その他、最速154キロをマークし、中京大中京2年時の秋に明治神宮大会で優勝投手となった中日1位・高橋 宏斗投手は13試合登板、0勝5敗、30回3分の2、防御率7.92。こちらもオリックス山下同様、経験を積む時期ととらえれば、どんどん打たれて強くなれ、という感じだろう。
最速146キロ、苫小牧中央の左腕エースとして昨年夏の独自大会で駒大苫小牧相手に15三振を奪ったことがある日本ハム5位・根本 悠楓は、10試合に登板し、1勝1敗、25回3分の2、防御率2.10とまずまずの成績。これからが楽しみな投手ばかりだ。
打者ではどうだろう。
3人がこれまで一軍デビューを果たしている。一番の出世頭はオリックス3位・来田 涼斗外野手(明石商出身)。21試合に出場し、打率.212で、スタメン出場も経験している。一軍デビュー戦では、初打席初球を本塁打。この試合で猛打賞&盗塁も決める鮮烈デビューを飾った。優勝争いを繰り広げるチームに交じって、若い力を爆発させている。

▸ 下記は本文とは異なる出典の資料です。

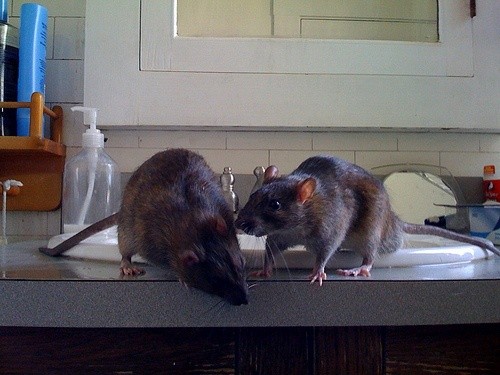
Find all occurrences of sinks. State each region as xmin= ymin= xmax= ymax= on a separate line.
xmin=47 ymin=233 xmax=494 ymax=269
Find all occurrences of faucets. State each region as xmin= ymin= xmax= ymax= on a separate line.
xmin=251 ymin=166 xmax=265 ymax=193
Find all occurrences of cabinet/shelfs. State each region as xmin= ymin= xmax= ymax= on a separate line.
xmin=0 ymin=324 xmax=500 ymax=375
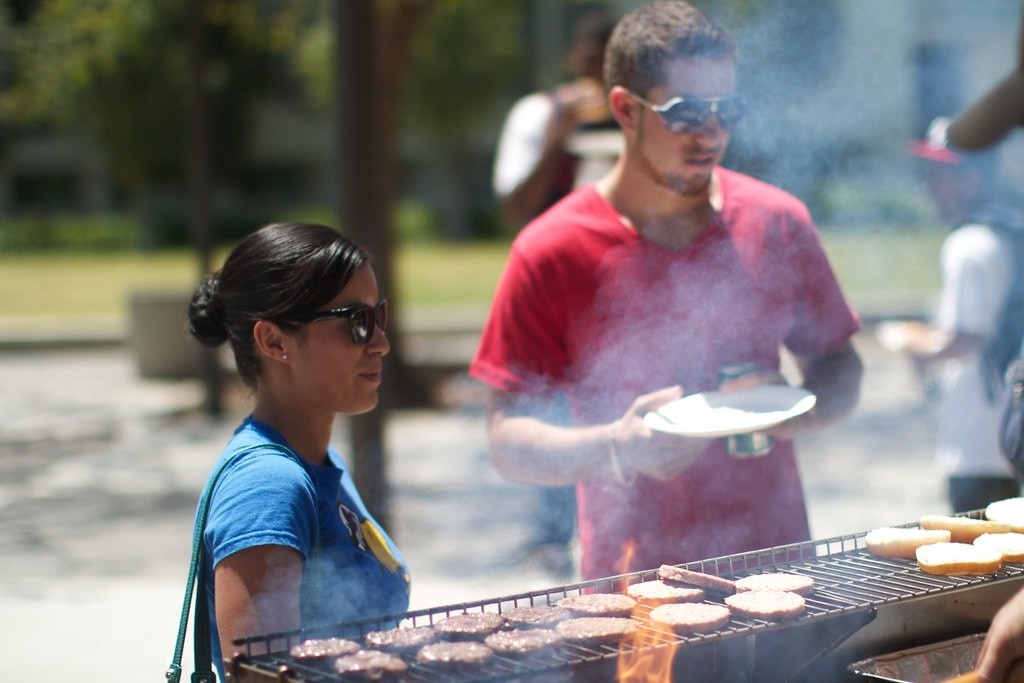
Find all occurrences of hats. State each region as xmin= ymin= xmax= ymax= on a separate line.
xmin=905 ymin=115 xmax=994 ymax=168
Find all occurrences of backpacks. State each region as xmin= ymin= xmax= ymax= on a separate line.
xmin=941 ymin=209 xmax=1024 ymax=472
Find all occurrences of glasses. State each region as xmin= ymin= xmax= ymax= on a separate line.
xmin=631 ymin=93 xmax=747 ymax=135
xmin=305 ymin=299 xmax=388 ymax=345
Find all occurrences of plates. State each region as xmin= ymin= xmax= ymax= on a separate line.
xmin=644 ymin=385 xmax=817 ymax=438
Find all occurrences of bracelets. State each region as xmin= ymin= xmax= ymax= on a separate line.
xmin=607 ymin=418 xmax=637 ymax=489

もっとも、高校時代から「スター性」はあった。1年夏から3季連続して甲子園に出場。ロッテ2位の中森 俊介投手とともに、明石商の快進撃を担った。2年春に準々決勝で先頭打者ホームランとサヨナラホームランを放った。さらに準決勝でも先頭打者アーチを放ち、史上初の「1回裏先頭打者本塁打2本」のスラッガーだった。来田の視線はもう上しかないだろうが、ウエスタン・リーグでは、ここまで82試合に出場して、293打数77安打2本塁打24打点、打率.263と立派な数字を残している。
中日3位・土田 龍空内野手(近江出身)は8試合出場で5打数2安打2打点、打率4割を残している。守備を買われての起用が中心とはいえ、近江では1年からレギュラーを奪った素質はプロでも評価されている。ヤクルト3位・内山 壮真捕手(星稜出身)が6試合に出場している。5打数で安打はないが、時間の問題だろう。
その他の選手は一軍デビューを手ぐすね引いて待っている。オリックス2位の元 謙太(中京)はウエスタン・リーグで102試合307打数43安打4本塁打26打点、打率こそ.140と低いが首脳陣から期待されている証拠だろう。
来田、土田以外では、DeNA4位・小深田 大地内野手(履正社)と西武3位・山村 崇嘉内野手(東海大相模)がファームで80試合以上出場している。
昨年のドラフトで高卒ルーキーとしてプロ入りした投手12人、野手18人の30人は、コロナ禍に苦しんだ1年を乗り越え夢を手にした。若き戦士たちの本当の戦いはこれから始まる。